OZY spoke to Harvard Business School professor Josh Lerner about the state of venture capital today “and discovered that, though the U.S. is still top-shelf on VC leadership, we might take a page out of Singapore or New Zealand policymakers’ books.”

Ent9961On the venture capital industry: “There have been some very dramatic changes. In the last decade, we saw an extremely profound drop in terms of activity — the financing dropped off, valuations — and that’s been followed by a very dramatic recovery in the last few years. Today, compared to the first tech boom, one of those changes has been the decrease in the amount of money that businesses need to raise to get started.”

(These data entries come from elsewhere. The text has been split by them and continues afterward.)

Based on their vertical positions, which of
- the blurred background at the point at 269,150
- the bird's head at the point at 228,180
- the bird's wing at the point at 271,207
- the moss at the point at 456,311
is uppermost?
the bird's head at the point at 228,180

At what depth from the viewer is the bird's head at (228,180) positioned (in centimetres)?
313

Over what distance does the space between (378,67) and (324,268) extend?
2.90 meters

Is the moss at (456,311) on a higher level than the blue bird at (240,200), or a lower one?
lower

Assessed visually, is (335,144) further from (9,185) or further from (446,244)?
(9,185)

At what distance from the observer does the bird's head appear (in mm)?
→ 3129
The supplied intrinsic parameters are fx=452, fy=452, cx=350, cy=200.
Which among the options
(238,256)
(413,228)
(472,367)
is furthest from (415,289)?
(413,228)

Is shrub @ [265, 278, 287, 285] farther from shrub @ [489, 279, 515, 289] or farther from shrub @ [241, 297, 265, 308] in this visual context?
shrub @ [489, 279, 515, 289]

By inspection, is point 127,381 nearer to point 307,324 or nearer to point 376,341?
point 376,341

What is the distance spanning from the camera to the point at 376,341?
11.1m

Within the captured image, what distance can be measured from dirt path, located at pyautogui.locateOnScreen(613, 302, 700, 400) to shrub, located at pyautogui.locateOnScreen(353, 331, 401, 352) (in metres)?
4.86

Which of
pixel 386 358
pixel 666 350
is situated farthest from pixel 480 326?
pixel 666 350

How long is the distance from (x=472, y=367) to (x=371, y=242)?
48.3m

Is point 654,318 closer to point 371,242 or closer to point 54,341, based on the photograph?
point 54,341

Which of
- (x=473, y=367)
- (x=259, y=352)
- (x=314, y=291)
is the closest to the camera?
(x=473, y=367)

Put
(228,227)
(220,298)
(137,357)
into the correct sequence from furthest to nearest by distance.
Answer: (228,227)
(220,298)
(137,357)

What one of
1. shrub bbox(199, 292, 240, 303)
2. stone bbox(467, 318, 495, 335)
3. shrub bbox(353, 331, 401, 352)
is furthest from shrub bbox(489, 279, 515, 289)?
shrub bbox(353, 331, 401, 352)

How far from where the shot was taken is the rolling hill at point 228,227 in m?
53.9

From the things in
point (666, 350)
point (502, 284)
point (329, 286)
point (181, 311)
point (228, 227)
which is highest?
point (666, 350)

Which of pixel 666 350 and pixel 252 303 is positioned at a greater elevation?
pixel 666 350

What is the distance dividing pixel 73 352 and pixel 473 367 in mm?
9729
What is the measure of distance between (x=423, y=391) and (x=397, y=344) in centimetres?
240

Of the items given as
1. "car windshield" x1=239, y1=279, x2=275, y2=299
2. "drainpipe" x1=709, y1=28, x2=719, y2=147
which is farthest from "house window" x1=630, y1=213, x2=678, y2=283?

“A second change at play has been the quite dramatic bifurcation in the venture industry. Historically, in venture capital, if you looked at the distribution of firms, you saw a familiar-looking bell shape. Now we have a bimodal distribution: twin peaks. On the one hand, there are very small groups that have been able to raise a lot of capital in a very small realm of the industry. And then there is a whole family of funds that collectively represent a very large amount of money. Where you’ve seen the suffering has been in the middle. And many are suffering from the fact that they’re not as targeted and niche or boutique, but also don’t have the global brand and reach that the mega-funds do.”

“The third change has been the rise of individualized entrepreneurial finance: angel groups, the emergence of crowdfunding and the like. All that activity has been enabled by information technology.”

On what worries him: “With all these dramatic changes … sure, there are questions. How well does this trend of individualized investing — that individualized entrepreneurial finance — work? We have angels and angel groups jockeying. And it still remains to be seen how good they are in terms of investing in companies and so forth. It’s an important question that we don’t really know the answer to yet.”

“And then the fact that more and more money is concentrated at either the very, very high end or very low end of size spectrum. Will the secret sauce that makes VC so successful work as well in a multibillion-dollar firm? With this proliferation of those multibillion-dollar funds … well, this is sort of a cramped activity. And can it be industrialized and scaled out, or will it end up being a lot less successful?”